Description of problem:RHSA-2016-1756 breaks migration of instances. Openstack instances which migrate to a new host are shut down. The error 'Virtqueue size exceeded' appears in /var/log/libvirt/qemu/instance-name". Other reports about this bug. https://bugzilla.redhat.com/show_bug.cgi?id=1358359 https://www.redhat.com/archives/libvir-list/2016-August/msg00406.html https://lists.gnu.org/archive/html/qemu-devel/2016-08/msg02666.html Version-Release number of selected component (if applicable): openstack-nova-compute-12.0.4-4.el7ost.noarch qemu-img-rhev-2.3.0-31.el7_2.21.x86_64 qemu-kvm-rhev-2.3.0-31.el7_2.21.x86_64 How reproducible: 100% Steps to Reproduce: 1. apply patch mentioned above 2. start instance migration 3. notice failure Actual results: instance migration fails with Virtqueue size exceeded' in logs Expected results: instance migration succeeds Additional info: As mentioned in the email thread above, this works with the cirros image but fails with a centos or ubuntu image.
It seem that it working with qemu2.6 but when back-porting to older version it break things. Ubunut already revert the patch in 14.04 and 16.04 see https://www.redhat.com/archives/libvir-list/2016-August/msg01287.html and https://bugs.launchpad.net/ubuntu/+source/qemu/+bug/1612089.

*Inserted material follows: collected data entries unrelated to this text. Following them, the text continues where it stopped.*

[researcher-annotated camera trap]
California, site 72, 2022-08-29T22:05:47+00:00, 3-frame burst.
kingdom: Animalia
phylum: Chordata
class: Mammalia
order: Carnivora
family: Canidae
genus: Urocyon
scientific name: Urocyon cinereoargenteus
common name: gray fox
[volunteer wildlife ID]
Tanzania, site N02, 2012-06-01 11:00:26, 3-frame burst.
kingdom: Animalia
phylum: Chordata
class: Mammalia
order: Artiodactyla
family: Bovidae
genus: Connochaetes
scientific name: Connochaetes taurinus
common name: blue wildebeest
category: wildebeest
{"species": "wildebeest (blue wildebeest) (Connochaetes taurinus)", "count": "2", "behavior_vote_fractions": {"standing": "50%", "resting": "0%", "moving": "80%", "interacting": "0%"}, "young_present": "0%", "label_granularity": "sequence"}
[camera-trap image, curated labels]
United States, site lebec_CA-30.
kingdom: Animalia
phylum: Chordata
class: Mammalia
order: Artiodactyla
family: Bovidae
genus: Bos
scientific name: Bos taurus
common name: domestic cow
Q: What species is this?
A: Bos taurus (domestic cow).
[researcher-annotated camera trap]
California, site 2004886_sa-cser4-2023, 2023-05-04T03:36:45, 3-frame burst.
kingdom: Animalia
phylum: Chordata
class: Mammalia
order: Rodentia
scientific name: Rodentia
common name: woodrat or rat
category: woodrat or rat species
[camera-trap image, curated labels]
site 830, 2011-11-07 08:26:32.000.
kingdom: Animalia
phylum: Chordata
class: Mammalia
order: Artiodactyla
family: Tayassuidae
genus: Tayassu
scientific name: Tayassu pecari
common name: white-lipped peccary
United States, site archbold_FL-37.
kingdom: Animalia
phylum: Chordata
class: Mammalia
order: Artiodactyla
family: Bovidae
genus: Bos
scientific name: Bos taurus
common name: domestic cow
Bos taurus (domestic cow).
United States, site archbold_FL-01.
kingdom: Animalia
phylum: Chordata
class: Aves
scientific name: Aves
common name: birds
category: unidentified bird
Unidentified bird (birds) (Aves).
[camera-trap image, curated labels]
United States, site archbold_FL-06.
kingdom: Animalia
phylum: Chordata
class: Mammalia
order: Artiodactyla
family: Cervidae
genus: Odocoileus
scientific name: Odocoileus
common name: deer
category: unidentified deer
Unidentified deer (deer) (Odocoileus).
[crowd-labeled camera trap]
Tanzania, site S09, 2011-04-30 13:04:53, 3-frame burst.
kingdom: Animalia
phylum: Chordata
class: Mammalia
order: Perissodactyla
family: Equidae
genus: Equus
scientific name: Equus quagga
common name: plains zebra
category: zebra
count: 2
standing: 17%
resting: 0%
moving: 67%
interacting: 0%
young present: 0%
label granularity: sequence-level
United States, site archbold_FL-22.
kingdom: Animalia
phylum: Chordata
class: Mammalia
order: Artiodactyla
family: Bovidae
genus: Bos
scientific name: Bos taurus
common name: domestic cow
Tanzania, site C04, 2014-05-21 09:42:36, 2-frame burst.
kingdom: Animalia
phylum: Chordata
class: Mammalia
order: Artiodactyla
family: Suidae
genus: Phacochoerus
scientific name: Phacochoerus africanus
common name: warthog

It's not totally clear for me if that issue is coming only when statistics are enabled for the balloon device. According to [1] that seems to be the case. A possible workaround would be to ask Nova to do not enable that feature. For libvirt driver the config option 'mem_stats_period_seconds' can be set to 0. mem_stats_period_seconds = 0 This issue is mostly related to the version of QEMU we are shipping for RHEL7 [2], We probably have to report a regression for that component since at this step of our understanding of the bug, the compute team can't really fix it. [1] https://bugs.launchpad.net/ubuntu/+source/qemu/+bug/1612089 [2] https://bugzilla.redhat.com/show_bug.cgi?id=1358359
I reproduced that issue on RHOS7. The issue is even more critical since the guest totally disappears and no way to retrieve it from Nova. I can also confirm that the workaround for Nova is working, just disable the report of statistics for the memory balloon device. mem_stats_period_seconds = 0
This is also a regression on Mitaka.
I can confirm that the packages provided in bug 1372763#3 are fixing the issue in Nova for live migration (Tested with RHOS7).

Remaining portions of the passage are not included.